- **TO BE DONE**
Output, with no changes, the span of lines that opens with the line containing "What distance is" and closes with the last line.

-- BEGIN INPUT MATERIAL --

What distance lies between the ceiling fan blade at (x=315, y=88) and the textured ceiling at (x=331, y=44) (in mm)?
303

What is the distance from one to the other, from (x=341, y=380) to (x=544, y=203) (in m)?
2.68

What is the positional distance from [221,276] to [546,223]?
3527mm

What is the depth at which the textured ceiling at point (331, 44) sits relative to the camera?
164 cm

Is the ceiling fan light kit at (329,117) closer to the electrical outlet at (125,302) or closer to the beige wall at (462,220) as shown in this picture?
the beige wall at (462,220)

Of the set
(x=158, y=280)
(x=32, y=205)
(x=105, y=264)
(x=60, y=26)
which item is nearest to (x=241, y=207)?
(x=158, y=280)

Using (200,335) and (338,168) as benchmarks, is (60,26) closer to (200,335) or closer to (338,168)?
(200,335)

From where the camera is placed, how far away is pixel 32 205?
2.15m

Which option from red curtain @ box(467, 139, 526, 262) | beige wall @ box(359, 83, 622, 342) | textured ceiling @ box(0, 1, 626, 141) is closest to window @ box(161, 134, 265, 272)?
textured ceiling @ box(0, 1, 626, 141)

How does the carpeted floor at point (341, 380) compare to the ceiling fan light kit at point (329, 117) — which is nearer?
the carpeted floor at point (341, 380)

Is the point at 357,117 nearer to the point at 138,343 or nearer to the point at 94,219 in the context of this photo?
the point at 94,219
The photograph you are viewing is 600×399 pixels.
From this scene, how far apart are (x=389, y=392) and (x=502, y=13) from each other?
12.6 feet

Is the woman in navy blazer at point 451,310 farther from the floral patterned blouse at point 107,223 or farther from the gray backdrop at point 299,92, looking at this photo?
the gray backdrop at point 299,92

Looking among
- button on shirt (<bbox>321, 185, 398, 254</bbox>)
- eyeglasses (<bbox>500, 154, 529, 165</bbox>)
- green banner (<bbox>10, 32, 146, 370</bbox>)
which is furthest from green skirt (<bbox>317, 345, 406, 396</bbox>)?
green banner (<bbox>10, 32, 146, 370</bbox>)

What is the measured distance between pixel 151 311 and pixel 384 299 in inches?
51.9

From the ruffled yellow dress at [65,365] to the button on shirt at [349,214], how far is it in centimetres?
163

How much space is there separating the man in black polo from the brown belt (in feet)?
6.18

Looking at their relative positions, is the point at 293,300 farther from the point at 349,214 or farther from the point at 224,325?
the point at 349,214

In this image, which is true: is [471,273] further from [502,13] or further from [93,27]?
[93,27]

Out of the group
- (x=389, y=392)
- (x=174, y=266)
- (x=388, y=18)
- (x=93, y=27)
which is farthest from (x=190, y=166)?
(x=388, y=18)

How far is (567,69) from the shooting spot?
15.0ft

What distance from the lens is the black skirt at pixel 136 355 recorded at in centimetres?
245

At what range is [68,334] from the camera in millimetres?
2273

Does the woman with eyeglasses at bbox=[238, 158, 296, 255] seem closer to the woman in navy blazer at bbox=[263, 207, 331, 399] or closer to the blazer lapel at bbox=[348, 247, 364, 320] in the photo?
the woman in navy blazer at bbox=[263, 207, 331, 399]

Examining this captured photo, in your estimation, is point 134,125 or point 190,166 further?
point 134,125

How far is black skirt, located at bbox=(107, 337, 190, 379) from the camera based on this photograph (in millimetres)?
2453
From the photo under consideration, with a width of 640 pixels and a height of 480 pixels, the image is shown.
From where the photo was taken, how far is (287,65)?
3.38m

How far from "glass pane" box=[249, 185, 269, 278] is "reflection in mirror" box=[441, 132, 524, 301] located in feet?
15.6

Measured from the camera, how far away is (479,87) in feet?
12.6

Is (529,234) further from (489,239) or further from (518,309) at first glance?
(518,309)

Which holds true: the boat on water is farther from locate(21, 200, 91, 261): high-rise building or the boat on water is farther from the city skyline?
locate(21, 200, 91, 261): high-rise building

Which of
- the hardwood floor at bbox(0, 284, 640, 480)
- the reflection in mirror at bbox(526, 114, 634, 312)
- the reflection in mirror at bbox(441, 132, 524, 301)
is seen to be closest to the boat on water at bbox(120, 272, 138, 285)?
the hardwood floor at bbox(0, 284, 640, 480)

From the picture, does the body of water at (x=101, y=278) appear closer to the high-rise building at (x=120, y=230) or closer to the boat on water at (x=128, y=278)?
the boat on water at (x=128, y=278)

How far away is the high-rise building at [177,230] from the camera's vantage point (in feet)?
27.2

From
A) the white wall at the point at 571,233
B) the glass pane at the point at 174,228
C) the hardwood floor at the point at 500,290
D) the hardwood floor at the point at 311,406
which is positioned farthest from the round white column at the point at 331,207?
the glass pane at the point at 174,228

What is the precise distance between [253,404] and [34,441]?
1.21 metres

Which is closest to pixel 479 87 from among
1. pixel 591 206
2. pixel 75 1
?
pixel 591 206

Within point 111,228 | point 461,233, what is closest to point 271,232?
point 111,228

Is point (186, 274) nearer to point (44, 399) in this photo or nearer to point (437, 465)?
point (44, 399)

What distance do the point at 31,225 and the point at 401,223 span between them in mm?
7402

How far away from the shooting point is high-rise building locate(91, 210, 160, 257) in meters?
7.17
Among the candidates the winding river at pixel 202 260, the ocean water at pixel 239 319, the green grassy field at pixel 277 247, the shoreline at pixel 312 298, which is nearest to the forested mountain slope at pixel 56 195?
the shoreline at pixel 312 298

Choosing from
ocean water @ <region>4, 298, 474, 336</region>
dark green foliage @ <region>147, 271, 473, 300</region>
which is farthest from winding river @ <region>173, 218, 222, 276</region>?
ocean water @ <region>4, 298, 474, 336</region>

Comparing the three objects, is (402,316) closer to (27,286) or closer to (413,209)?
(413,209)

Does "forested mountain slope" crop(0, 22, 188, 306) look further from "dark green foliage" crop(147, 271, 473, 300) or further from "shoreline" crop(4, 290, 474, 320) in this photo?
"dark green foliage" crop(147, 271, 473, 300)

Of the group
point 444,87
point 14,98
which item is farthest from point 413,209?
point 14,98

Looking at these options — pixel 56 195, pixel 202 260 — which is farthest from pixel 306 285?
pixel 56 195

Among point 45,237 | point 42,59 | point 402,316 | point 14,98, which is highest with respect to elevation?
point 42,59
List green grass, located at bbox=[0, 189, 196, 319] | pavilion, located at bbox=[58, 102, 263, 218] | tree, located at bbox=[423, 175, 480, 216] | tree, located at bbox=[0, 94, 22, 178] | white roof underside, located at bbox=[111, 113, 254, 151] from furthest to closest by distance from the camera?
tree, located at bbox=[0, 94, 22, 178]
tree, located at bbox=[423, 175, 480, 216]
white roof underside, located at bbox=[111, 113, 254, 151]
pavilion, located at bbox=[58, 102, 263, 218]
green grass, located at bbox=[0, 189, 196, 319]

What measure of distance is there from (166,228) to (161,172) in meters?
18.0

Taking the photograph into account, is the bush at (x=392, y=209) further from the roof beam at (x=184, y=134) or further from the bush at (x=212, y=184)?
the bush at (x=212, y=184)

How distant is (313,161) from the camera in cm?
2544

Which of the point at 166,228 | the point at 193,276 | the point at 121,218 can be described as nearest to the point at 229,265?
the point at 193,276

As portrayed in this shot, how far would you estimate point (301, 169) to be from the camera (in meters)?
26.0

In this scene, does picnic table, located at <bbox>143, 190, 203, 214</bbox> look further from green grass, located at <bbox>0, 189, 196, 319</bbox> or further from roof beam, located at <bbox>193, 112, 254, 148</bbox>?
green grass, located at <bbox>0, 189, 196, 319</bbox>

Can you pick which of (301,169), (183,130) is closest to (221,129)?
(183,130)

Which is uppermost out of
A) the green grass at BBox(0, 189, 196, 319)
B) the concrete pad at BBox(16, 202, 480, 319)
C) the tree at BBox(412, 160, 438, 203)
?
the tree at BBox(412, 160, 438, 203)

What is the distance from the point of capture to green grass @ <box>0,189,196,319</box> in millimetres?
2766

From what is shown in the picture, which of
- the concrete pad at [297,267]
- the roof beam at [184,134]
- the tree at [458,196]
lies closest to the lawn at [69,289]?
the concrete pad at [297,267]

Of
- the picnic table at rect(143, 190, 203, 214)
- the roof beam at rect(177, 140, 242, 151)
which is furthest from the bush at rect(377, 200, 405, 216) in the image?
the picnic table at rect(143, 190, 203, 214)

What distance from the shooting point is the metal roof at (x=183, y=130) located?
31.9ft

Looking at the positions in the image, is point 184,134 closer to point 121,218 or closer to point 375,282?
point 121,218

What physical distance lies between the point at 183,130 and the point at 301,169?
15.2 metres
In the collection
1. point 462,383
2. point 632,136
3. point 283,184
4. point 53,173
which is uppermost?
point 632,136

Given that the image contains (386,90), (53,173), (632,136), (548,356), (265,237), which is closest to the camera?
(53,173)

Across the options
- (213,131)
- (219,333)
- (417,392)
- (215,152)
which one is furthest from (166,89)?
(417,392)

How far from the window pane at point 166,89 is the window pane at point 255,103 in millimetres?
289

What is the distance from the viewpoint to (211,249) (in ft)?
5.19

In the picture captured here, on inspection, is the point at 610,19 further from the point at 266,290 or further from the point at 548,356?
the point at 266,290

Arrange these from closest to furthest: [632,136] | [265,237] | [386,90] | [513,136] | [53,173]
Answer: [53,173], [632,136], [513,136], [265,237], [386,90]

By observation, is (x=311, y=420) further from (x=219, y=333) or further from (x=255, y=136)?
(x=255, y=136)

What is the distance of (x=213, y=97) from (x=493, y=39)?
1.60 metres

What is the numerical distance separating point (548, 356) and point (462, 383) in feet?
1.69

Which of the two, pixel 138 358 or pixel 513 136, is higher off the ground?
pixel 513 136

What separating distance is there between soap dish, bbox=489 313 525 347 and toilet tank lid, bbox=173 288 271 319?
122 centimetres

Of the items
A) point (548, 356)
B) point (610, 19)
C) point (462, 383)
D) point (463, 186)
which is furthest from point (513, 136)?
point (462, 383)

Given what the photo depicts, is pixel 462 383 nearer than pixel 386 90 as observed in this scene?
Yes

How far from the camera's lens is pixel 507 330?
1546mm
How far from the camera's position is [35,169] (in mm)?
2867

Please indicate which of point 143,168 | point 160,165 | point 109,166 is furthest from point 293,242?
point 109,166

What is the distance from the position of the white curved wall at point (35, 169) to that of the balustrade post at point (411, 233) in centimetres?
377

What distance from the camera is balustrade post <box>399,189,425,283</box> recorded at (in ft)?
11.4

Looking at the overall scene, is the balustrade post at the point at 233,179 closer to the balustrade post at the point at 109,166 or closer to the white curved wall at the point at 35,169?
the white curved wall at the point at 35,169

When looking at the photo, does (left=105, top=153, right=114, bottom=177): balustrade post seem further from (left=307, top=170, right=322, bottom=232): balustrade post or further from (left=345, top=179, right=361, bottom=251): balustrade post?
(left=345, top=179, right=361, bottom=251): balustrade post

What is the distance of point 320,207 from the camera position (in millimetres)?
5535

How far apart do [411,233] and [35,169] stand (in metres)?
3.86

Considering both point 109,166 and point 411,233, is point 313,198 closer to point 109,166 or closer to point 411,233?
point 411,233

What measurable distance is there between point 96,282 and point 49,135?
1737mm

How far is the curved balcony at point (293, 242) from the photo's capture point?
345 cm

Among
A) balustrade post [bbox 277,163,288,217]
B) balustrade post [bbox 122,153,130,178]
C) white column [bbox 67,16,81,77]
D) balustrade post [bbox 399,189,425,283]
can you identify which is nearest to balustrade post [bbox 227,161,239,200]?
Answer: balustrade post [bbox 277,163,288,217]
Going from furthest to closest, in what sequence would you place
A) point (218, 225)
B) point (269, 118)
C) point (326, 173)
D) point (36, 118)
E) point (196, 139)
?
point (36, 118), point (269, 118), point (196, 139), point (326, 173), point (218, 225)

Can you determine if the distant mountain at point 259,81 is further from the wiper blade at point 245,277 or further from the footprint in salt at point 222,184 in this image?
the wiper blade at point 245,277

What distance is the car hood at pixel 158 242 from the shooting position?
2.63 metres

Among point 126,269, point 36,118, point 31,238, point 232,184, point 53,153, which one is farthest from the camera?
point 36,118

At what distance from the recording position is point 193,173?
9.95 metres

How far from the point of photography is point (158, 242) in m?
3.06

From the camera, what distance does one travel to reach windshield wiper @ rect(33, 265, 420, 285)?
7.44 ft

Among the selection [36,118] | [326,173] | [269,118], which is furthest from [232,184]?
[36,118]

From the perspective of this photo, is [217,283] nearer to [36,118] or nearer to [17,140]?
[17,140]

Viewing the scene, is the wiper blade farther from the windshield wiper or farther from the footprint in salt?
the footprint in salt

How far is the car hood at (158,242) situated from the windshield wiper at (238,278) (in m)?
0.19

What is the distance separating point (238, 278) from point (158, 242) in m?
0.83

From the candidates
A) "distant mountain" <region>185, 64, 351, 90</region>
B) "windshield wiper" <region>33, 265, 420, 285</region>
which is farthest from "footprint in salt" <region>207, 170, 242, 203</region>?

-- END INPUT MATERIAL --

- **THE SOLUTION**
What distance is the car hood at pixel 158 242 from the shooting position?
2.63 metres

Among point 126,269, point 36,118, point 31,238, point 232,184, point 53,153, which one is farthest from the camera?
point 36,118

At what distance from the recording position is point 193,173?
9.95 metres

How far from the point of photography is point (158, 242) in m?
3.06

From the camera, what distance does one travel to reach windshield wiper @ rect(33, 265, 420, 285)?
7.44 ft

Among the selection [36,118] | [326,173] | [269,118], which is furthest from [232,184]?
[36,118]

From the perspective of this photo, is [217,283] nearer to [36,118] or nearer to [17,140]?
[17,140]

Viewing the scene, is the wiper blade farther from the windshield wiper or farther from the footprint in salt?
the footprint in salt

How far is the car hood at (158,242) situated from the windshield wiper at (238,278) (in m)?
0.19

What is the distance separating point (238, 278) from point (158, 242) in m?
0.83

From the candidates
A) "distant mountain" <region>185, 64, 351, 90</region>
B) "windshield wiper" <region>33, 265, 420, 285</region>
which is farthest from "footprint in salt" <region>207, 170, 242, 203</region>?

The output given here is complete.